One compelling reason for using cross-entropy over dice-coefficient or the similar IoU metric is that the gradients are nicer.

The gradients of cross-entropy wrt the logits is something like $$p - t$$, where $$p$$ is the softmax outputs and $$t$$ is the target. Meanwhile, if we try to write the dice coefficient in a differentiable form: $$\frac{2pt}{p^2+t^2}$$ or $$\frac{2pt}{p+t}$$, then the resulting gradients wrt $$p$$ are much uglier: $$\frac{2t(t^2-p^2)}{(p^2+t^2)^2}$$ and $$\frac{2t^2}{(p+t)^2}$$. It's easy to imagine a case where both $$p$$ and $$t$$ are small, and the gradient blows up to some huge value. In general, it seems likely that training will become more unstable.

The main reason that people try to use dice coefficient or IoU directly is that the actual goal is maximization of those metrics, and cross-entropy is just a proxy which is easier to maximize using backpropagation. In addition, Dice coefficient performs better at class imbalanced problems by design:

However, class imbalance is typically taken care of simply by assigning loss multipliers to each class, such that the network is highly disincentivized to simply ignore a class which appears infrequently, so it's unclear that Dice coefficient is really necessary in these cases.

I would start with cross-entropy loss, which seems to be the standard loss for training segmentation networks, unless there was a really compelling reason to use Dice coefficient.

• The cross entropy of all exponential families is a nice difference $p-t$. – Neil G May 4 '18 at 8:46
• When is the "main goal" maximization of dice loss? I checked the original paper and all they say is “we obtain results that we experimentally observed are much better than the ones computed through the same network trained optimising a multinomial logistic loss with sample re-weighting.” This is not very convincing. – Neil G May 4 '18 at 8:48
• @shimao By "ugly" you just mean that the gradients can explode, is that correct? – flawr Jan 8 at 8:18

As summarized by @shimao and @cherub, one cannot say apriori which one will work better on a particular dataset. The correct way is to try both and compare the results. Also, note that when it comes to segmentation, it is not so easy to "compare the results": IoU based measures like dice coefficient cover only some aspects of the quality of the segmentation; in some applications, different measures such as mean surface distance or Hausdorff surface distance need to be used. As you see, not even the choice of the correct quality metric is trivial, let alone the choice of the best cost function.
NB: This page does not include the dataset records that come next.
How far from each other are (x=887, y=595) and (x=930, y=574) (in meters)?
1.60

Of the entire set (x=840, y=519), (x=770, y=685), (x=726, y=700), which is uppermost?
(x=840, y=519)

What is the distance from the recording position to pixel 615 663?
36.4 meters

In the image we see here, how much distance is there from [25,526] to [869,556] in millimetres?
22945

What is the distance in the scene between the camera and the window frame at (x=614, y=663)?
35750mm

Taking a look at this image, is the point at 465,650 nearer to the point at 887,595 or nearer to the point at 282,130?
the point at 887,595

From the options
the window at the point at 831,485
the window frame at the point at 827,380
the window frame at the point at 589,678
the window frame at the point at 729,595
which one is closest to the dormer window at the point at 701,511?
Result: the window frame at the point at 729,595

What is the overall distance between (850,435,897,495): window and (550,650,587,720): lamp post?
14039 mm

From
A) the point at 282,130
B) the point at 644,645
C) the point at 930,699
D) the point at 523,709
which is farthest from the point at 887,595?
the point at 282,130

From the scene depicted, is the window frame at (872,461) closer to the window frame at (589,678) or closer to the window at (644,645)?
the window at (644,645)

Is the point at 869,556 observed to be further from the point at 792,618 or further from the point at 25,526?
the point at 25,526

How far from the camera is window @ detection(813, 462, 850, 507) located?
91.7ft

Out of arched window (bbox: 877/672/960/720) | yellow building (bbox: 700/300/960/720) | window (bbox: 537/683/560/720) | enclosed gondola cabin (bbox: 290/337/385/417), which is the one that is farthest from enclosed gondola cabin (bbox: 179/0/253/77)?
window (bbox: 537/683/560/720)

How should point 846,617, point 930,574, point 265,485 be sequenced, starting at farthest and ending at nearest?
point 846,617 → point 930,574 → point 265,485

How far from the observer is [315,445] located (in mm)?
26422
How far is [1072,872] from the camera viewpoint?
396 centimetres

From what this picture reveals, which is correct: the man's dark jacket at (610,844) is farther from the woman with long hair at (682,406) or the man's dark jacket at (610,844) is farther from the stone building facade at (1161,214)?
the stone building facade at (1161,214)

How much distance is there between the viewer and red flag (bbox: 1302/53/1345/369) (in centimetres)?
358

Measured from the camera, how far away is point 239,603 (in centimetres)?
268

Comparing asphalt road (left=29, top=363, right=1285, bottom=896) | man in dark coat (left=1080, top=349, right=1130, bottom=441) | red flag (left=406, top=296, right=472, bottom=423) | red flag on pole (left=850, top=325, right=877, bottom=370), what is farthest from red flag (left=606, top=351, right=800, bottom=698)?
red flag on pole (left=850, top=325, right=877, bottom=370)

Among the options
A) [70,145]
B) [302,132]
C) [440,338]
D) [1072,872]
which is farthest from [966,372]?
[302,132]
I personally have very good experience with the dice coefficient; it really does wonders when it comes to class imbalance (some segments occupy less pixels/voxels than others). On the other hand, the training error curve becomes a total mess: it gave me absolutely no information about the convergence, so in this regard cross-entropy wins. Of course, this can/should be bypassed by checking the validation error anyways.